不思議な張り紙
その商店街のシャッターには、不思議な張り紙が何枚も、何枚も貼られていた。
よく見てみると……。
『 住居者募集!二名まで! 』と書かれ、奇妙な矢印が書かれている。
「 何、この矢印。こっちって事なのかな 」
その他の詳細などは全く書かれていない。なんとなく気になり、暇だった私は、その矢印を追い始めていた。
「 こっちにも……こっちにも矢印がある 」
導かれる方へ進んでいく。周りを見渡してもまだ家がある気配すらない。本当に家があるの?
私はこんなふざけた矢印を追うために、都会にきたわけではない!ふとこんな気持ちもよぎったけれど、投げやりな気持ちにもなっていた。
今は住む場所さえ見つかれば、あとは何でもいい。そして、私はどんどん矢印を追って行った。

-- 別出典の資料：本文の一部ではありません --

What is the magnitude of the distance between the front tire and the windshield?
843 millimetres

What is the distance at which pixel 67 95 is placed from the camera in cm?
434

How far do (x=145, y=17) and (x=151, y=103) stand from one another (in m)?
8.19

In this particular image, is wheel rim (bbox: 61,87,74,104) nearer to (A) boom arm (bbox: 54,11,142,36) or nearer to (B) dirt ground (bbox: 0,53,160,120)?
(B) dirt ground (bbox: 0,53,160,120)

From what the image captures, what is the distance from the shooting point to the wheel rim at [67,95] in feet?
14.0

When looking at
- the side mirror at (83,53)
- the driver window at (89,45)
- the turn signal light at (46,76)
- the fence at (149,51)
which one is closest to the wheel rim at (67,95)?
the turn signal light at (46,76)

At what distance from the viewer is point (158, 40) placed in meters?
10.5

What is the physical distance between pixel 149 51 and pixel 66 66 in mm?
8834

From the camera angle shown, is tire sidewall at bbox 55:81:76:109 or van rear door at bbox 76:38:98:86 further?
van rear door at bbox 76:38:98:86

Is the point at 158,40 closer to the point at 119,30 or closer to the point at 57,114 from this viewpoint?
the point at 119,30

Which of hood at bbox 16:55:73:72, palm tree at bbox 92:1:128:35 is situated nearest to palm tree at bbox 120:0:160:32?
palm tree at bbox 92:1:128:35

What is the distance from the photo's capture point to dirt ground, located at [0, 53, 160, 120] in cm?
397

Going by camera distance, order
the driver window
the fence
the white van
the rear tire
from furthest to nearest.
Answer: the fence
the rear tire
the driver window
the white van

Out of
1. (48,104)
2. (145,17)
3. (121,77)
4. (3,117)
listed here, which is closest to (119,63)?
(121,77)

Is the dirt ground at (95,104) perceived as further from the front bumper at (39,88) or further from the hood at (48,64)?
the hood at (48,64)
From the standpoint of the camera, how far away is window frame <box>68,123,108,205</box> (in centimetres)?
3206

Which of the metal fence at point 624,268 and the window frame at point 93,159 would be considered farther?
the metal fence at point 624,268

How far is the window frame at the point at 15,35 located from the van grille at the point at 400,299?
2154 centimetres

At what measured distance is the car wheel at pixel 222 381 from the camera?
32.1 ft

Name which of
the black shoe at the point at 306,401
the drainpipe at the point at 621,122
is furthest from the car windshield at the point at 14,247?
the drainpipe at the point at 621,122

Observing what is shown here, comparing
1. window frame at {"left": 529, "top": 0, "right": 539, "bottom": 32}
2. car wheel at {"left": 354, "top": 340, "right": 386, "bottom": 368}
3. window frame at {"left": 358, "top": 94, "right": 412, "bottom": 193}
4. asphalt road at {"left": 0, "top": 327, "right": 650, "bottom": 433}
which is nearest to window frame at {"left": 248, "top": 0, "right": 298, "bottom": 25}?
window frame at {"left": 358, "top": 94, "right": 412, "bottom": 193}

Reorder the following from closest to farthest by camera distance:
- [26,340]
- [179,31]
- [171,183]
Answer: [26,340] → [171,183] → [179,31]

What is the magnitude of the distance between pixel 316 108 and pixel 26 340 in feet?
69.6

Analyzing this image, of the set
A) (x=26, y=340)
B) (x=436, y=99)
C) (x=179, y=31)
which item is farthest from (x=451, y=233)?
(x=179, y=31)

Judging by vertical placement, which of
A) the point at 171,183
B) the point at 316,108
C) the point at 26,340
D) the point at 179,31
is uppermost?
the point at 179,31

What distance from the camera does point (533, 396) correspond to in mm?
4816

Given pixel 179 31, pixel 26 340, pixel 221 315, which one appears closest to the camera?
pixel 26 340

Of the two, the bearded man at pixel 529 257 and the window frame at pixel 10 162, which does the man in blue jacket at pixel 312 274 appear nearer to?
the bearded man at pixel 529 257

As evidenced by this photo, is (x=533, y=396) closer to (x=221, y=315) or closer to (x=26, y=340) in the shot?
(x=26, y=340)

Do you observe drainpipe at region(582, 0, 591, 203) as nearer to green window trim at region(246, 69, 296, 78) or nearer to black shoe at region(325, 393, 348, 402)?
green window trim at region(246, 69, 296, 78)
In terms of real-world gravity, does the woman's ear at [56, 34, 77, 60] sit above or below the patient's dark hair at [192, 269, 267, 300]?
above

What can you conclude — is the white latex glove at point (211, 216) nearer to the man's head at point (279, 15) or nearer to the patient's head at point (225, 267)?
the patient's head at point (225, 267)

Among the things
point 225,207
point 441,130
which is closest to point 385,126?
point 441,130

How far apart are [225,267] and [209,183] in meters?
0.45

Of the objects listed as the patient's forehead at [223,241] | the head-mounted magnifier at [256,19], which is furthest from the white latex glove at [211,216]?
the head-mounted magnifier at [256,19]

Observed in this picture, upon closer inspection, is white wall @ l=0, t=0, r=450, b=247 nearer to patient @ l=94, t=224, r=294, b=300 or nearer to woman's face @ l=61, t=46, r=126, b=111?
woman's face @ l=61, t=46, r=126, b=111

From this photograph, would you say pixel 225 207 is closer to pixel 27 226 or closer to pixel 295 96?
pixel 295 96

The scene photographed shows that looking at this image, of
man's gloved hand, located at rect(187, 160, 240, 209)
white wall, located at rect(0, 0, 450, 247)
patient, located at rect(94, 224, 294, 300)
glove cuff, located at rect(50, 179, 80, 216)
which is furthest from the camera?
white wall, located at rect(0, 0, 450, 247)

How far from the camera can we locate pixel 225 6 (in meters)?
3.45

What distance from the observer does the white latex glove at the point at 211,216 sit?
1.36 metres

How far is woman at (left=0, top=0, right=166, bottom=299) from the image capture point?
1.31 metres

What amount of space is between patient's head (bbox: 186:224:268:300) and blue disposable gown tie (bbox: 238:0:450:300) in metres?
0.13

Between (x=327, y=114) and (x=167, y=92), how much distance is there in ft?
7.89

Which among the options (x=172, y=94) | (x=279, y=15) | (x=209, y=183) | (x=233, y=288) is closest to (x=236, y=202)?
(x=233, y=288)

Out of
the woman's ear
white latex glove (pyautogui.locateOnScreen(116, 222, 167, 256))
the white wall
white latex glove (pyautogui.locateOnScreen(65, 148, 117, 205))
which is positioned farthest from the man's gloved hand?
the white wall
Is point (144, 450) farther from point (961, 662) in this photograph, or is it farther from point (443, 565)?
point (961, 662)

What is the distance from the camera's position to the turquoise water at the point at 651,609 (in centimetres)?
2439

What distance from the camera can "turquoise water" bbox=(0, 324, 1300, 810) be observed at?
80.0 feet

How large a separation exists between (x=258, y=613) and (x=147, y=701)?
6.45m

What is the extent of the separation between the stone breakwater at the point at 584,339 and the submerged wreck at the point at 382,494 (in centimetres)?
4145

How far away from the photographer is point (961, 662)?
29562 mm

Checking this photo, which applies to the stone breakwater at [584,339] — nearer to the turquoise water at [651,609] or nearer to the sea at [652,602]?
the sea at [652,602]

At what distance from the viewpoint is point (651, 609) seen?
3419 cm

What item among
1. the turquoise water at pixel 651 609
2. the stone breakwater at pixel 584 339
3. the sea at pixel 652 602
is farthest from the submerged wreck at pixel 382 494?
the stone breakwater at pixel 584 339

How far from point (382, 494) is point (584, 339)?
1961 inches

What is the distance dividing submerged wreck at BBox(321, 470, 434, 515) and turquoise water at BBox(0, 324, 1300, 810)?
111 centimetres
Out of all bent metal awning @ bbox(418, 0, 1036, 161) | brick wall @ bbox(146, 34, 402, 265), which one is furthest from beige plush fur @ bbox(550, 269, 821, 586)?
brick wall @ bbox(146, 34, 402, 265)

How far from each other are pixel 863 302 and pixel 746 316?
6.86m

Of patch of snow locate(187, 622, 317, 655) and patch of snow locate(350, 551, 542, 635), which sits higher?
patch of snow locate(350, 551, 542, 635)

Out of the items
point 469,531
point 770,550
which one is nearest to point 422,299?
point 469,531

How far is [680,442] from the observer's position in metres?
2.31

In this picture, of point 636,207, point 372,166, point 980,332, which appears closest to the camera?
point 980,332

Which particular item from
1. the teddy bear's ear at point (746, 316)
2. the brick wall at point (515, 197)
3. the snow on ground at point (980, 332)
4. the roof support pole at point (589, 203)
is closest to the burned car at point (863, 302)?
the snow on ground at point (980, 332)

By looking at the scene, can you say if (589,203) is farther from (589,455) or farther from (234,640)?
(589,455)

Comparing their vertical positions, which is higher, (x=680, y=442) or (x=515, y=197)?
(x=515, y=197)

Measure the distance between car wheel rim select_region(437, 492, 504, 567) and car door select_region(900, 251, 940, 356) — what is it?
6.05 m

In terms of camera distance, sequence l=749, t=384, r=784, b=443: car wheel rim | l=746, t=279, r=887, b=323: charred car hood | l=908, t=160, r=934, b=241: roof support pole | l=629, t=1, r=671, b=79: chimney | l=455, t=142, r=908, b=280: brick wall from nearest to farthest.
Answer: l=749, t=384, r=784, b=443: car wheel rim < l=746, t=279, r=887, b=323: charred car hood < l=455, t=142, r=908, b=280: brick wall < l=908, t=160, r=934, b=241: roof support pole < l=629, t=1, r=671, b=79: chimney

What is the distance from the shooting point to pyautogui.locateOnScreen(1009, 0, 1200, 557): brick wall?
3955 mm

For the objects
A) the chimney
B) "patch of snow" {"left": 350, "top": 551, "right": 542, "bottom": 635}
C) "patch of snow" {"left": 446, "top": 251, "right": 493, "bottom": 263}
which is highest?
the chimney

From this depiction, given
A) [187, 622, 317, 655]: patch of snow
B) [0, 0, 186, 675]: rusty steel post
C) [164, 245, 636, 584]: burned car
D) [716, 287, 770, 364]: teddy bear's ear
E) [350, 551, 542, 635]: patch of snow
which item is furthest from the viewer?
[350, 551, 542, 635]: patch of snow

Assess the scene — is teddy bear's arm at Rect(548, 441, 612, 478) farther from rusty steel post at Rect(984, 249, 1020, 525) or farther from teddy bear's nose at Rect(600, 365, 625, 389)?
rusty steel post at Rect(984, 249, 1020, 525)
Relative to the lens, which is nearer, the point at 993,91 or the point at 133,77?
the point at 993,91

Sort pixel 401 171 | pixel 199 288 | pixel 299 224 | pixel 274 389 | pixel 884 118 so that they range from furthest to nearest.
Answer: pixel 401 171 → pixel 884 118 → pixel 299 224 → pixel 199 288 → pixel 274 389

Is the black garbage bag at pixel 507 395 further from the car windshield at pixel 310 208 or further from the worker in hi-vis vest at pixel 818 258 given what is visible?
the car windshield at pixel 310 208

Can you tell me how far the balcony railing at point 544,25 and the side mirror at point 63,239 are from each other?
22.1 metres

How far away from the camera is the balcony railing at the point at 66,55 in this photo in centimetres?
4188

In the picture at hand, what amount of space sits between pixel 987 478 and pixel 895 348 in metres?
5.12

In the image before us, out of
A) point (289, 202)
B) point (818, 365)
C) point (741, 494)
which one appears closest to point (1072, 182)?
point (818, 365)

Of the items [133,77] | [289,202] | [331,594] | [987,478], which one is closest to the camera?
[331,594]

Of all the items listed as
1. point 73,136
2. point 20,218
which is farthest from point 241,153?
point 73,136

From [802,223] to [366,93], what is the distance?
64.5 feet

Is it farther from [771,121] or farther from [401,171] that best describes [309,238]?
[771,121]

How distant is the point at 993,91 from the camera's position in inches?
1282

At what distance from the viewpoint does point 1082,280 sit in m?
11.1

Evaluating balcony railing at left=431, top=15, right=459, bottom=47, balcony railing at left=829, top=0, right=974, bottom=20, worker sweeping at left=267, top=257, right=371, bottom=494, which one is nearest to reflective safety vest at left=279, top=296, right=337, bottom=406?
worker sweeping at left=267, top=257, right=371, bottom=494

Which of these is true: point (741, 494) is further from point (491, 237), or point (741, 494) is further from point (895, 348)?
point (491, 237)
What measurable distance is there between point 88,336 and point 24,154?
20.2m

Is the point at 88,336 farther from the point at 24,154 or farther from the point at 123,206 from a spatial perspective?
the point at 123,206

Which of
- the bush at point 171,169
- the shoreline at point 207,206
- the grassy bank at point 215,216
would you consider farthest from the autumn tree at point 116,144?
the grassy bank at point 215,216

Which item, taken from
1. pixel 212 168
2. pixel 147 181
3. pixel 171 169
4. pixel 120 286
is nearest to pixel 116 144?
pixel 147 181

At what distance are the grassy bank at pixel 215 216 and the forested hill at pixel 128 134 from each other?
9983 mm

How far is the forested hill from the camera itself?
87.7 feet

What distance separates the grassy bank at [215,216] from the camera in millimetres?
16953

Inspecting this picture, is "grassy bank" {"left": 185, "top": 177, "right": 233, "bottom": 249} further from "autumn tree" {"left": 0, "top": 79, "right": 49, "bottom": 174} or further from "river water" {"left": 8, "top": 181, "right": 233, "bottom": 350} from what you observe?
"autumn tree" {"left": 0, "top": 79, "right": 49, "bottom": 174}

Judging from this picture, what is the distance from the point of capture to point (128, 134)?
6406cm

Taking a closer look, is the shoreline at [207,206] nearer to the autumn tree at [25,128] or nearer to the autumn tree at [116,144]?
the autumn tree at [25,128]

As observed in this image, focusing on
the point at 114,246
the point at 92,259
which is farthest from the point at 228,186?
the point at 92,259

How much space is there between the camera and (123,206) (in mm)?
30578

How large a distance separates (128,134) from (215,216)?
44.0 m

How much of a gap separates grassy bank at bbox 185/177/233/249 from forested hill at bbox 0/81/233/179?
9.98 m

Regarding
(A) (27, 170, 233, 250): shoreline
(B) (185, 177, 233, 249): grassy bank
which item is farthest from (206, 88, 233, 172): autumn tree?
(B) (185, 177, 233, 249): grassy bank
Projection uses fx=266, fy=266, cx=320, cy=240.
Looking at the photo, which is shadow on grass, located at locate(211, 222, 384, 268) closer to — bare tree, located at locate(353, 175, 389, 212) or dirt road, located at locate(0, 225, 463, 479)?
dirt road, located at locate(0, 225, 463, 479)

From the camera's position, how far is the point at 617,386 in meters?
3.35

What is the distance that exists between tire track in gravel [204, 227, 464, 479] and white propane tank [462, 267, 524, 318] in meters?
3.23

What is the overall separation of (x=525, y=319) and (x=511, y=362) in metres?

その矢印は、住宅街に入ったところで途絶えてしまった。
「 あれ?何処なの? 」
やっぱりふざけた矢印だったのか。
ついてない時は、何をやっても上手くいかないし重なっていろんなことが起きてしまう。
なんとなく楽しくはなかったけれど、普通には生きてきたつもりだった。
マキに言われた一言で、私の中の何かが切れてしまった。私は、見返してやりたい気持ちを抱えながら、飛び出してきたものの、私の心は折れかけてしまっていた。
そんな自分の弱さも嫌になっていた。
今まで気づかず生きてきたけれど、私ってこんなに弱かったんだ……。涙が溢れそうになってきてしまっていた。
色々考えながら、ただひたすら真っ直ぐ住宅街を彷徨い続けていたら、豪邸が出てきた。
門のところには、『 ここ! 』と書かれていた。
「 まさか、こんな豪邸じゃないよね 」
絶対違う。こんな立派な家なわけがない。
何かの間違いではないかと思い、私はその門の前で立ち止まっていた。
「 本当にここなのかな? 」
立ち止まっていた私に、気弱そうな男性が後ろから声をかけてきた。